# [Written exercise]
Edit the records below so that every "camera" reads "viewer", keeping everything else the same.

Dataset excerpt
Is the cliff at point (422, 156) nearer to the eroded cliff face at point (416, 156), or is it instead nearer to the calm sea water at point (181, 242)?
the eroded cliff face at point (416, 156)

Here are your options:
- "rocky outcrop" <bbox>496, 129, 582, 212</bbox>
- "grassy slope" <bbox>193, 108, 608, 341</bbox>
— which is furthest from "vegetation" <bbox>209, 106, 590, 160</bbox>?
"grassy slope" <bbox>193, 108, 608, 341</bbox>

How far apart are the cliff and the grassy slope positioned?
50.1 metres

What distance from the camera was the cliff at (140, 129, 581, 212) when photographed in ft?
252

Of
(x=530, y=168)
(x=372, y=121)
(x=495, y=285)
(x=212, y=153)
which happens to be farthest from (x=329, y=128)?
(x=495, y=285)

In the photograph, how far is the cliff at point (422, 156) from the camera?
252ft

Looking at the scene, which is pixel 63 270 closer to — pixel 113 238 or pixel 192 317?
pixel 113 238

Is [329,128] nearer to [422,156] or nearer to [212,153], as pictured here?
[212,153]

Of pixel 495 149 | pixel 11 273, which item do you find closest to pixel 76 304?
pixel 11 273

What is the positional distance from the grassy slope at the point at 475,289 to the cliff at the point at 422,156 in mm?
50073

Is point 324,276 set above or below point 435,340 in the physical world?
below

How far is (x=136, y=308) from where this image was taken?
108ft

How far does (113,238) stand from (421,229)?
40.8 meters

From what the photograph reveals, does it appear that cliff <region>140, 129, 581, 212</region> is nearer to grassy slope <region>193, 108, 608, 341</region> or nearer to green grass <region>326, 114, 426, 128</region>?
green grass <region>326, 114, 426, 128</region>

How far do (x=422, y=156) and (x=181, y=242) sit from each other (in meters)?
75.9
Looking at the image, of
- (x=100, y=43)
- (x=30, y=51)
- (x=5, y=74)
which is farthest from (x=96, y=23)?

# [Completed exercise]
Is the cliff at point (422, 156) nearer to the eroded cliff face at point (416, 156), or is it instead nearer to the calm sea water at point (181, 242)?
the eroded cliff face at point (416, 156)

Here are your options:
- "rocky outcrop" <bbox>496, 129, 582, 212</bbox>
- "grassy slope" <bbox>193, 108, 608, 341</bbox>
— which is furthest from "vegetation" <bbox>209, 106, 590, 160</bbox>?
"grassy slope" <bbox>193, 108, 608, 341</bbox>

How far apart are the cliff and the grassy slope positioned?
50.1 metres

What distance from the viewer was the cliff at (140, 129, 581, 212) when photographed in ft?
252

Of
(x=530, y=168)
(x=372, y=121)
(x=495, y=285)
(x=212, y=153)
which happens to be farthest from (x=329, y=128)?
(x=495, y=285)

In the photograph, how far is the cliff at point (422, 156) from the viewer?
252ft

Looking at the scene, which is pixel 63 270 closer to — pixel 113 238 or pixel 192 317?
pixel 113 238

Is [329,128] nearer to [422,156] or nearer to [212,153], as pictured here?
[212,153]

Of pixel 495 149 | pixel 11 273, which item do you find closest to pixel 76 304?
pixel 11 273

What is the positional distance from the grassy slope at the point at 475,289 to the cliff at the point at 422,156 in mm?
50073

Is point 324,276 set above or below point 435,340 in the physical world?
below

How far is (x=136, y=308) from where this image was taken?
108ft

How far does (113,238) stand from (421,229)?
40.8 meters

From what the photograph reveals, does it appear that cliff <region>140, 129, 581, 212</region> is nearer to grassy slope <region>193, 108, 608, 341</region> or nearer to green grass <region>326, 114, 426, 128</region>?
green grass <region>326, 114, 426, 128</region>

How far do (x=422, y=156) and (x=181, y=242) sit from each other (in meters)?
75.9
Looking at the image, of
- (x=100, y=43)
- (x=30, y=51)
- (x=5, y=74)
which is farthest from (x=96, y=23)?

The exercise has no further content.